Not all hackers are hanging out in Silicon Valley. As a matter of fact, we have a lot of hackers hanging out in Indiana. So where are hackers to go if they want to build something cool? Steve from BloomingLabs sat down for a fireside chat in Bloomington to talk about Bloomington’s own “Hackerspace” and what it’s really like to be involved in such a high-tech community.
Never Overlook Humble Beginnings
The name evokes confidence. When I hear “BloomingLabs,” I immediately think of some expensive building on IU’s campus, freshly renovated with a giant ribbon cutting by President McRobbie. This hackerspace, however, started as the IU Robotics Club. The only reason it’s no longer the IU Robotics Club, in fact, is because all the members graduated and needed something else to do. Thus, BloomingLabs was born.
Value of Community
Steve insists that Bloomington is a great community for tech, and given the evidence, we’re inclined to agree. What makes this hackerspace work is the fact that they can pool resources. Given their robotics background, most of these folks like to work in hardware, and that can get expensive fast.

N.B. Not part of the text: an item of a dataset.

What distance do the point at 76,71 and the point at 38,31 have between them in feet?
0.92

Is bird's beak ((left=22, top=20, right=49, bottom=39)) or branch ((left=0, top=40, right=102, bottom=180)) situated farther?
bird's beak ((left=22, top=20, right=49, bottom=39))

“I’m not spending $6,000 on a laser cutter,” Steve explained.
This culture of community reaches beyond their resources, though. Their community is built around an operating mode of trust and respect. It’s been remarked that tech spaces can get insular, but Steve has rejected this at BloomingLabs, saying “When you get a mix of people, they’ll have different ideas and be able to help each other out.”
Above all else, they’ve built a community that respects and honors its members:
“Rule #1: Be Excellent to Each Other”
In talking about the projects they’ve undertaken at BloomingLabs, Steve cites perseverance as one of the defining traits of the community. “We had some late nights trying to brain storm, thinking ‘oh, well I can’t miss work.'”
In the end, it comes down to your vision of yourself and your ability to push on.
“If we want to call ourselves a hackerspace, we have to make this happen.”
What were your key takeaways? Have you been involved with a hackerspace? How similar was your experience?